Cats, Coyotes.

The return trip from my parents’ house in New Mexico to my own Hardwick, Vermont, house was 20 hours. When I stepped off the plane, I was effusively grateful to see my daughters waiting to drive me home, to wrap me again in our own particular kind of family — loving and funny, with the fierce rivers of stories that run between us.

A friend texts me and sweetly offers to make me a meal; these days, about all I’ve done is trudge into work, then lie on couch with my cats, reading Michael Crummy and soaking in Jon Stewart’s election update. When my daughters were babies, I lived in a rarefied kind of atmosphere, of warm milk and scant sleep and intense curiosity: what now? what next? As if bookended, my parents in very old age live in a unique world, too, suffused with New Mexican sunlight, and with a similar uncertainty: what next?

In that middle-of-the-night drive to Albuquerque, circling through the airport parking lot, I spied a coyote. I pulled over, opened the car door, and looked back. Under the amber streetlights, the coyote hurried along, brushy tail bouncing, not so much as glancing over its shoulder at me. Around us, so much cement, then the desert, undulating, spreading up into the hills, disappearing from sight.
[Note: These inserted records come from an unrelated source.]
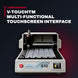 Vision VE 810 S5 – Rotary Engraver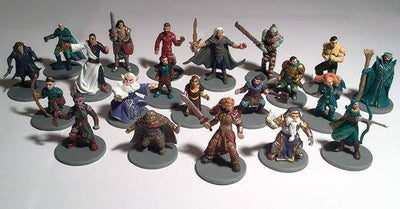 Dungeon Alliance: Painted Miniature set (Kickstarter Special) Game de société GEEK, jeux Kickstarter, jeux, jeux de société Kickstarter, jeux de société, expansions de jeux Kickstarter, expansions de jeux de société, Quixotic Games, Dungeon Alliance, les jeux Steward Kickstarter Edition Shop Quixotic Games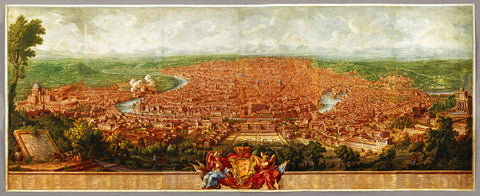 Rome, 1765, Prospetto, Città di Roma, Vasi [I]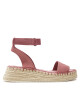 Calvin Klein Jeans Еспадрили Sporty Wedge Rope Su Con YW0YW00977 Розов - Mera.bg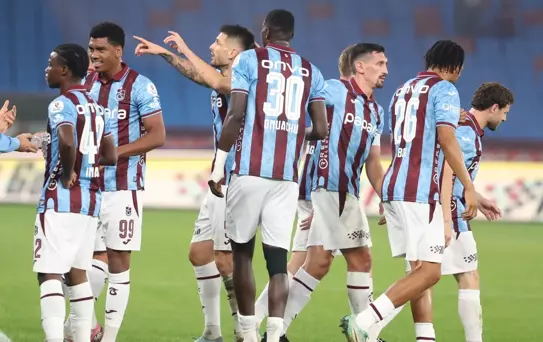 Trabzonspor'da 7 Farklı İlk 11 ile Başlayan Sezon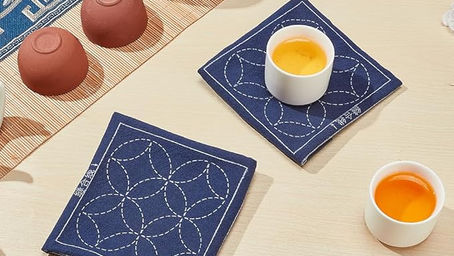 Sashiko Coasters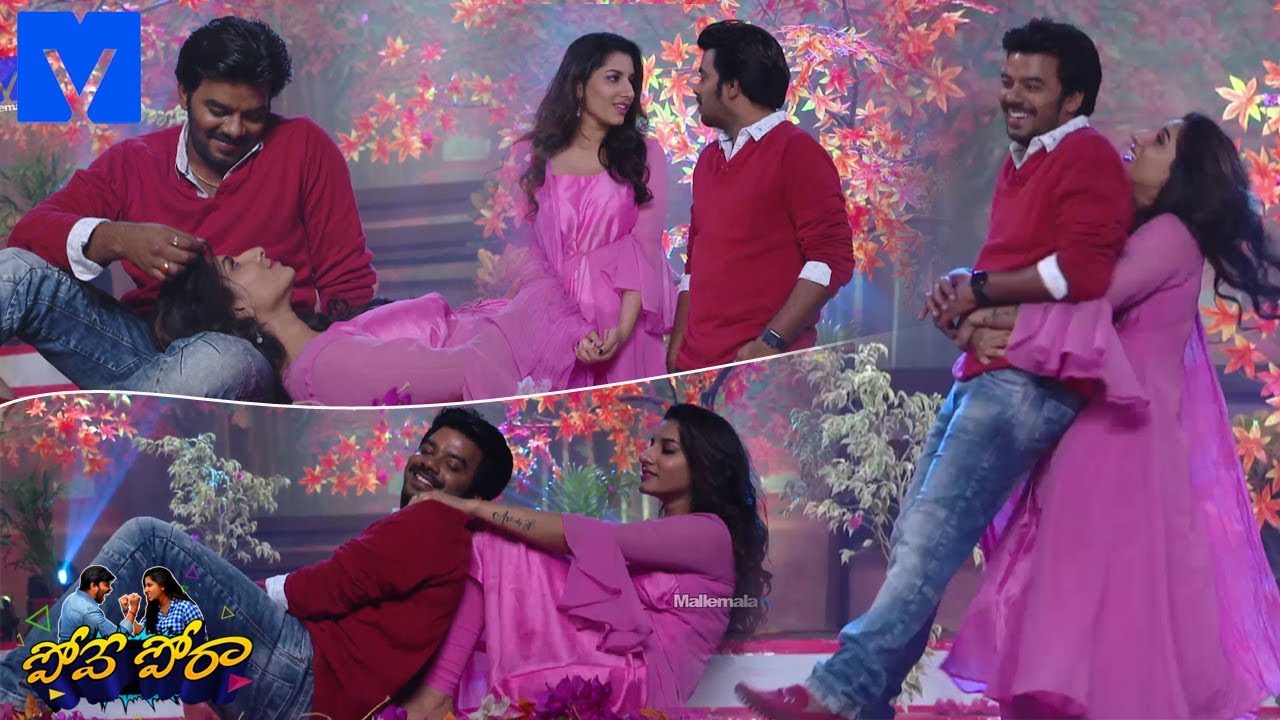 Pove Pora Latest Promo - 17th August 2019 - Poove Poora Show - Sudheer,Vishnu Priya - Mallemalatv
The wild creature vanished into the dark.

“A body must bear what can’t be helped.”

— Michael Crummy

Stitching, in Friends & Wool.

December, and by five o’clock, the dark has hammered in for the night. A friend and I walk to the post office, talking about work and family, laughing as we avoid icy patches glowing beneath the streetlamps. We meet a neighbor walking home with her two children from the afterschool program. The boys have glowing strips wrapped around their wrists, red and green, that draw lines through the darkness as they pinwheel their arms.

We return to my dead-end street where the light glows on my back porch. At the silhouette of mountains across the valley, an immense column of amber light illuminates the night sky. Moonrise. It’s not particularly cold. We linger and watch the stars and planets rub on against the darkness, one by one, and keep talking about those complicated stories of family, of how history bends back upon itself and what this might mean for our children who are in the time of their youth.

Above, stitches of a sweater I knitted for a faraway friend, something I created with pleasure and gratitude, that I’ll box up and mail away. Who knows when I’ll see these friends again. But it’s the only way forward that lends any illumination for me: stitch. When need be, unravel and begin again.

“The products of science and technology may be new, and some of them are quite horrid, but knitting? In knitting there are ancient possibilities; the earth is enriched with the dust of the millions of knitters who have held wool and needles since the beginning of sheep. Seamless sweaters and one-row buttonholes; knitted hems and phoney seams – it is unthinkable that these have, in mankind’s history, remained undiscovered and unknitted. One likes to believe that there is memory in the fingers; memory undeveloped, but still alive.”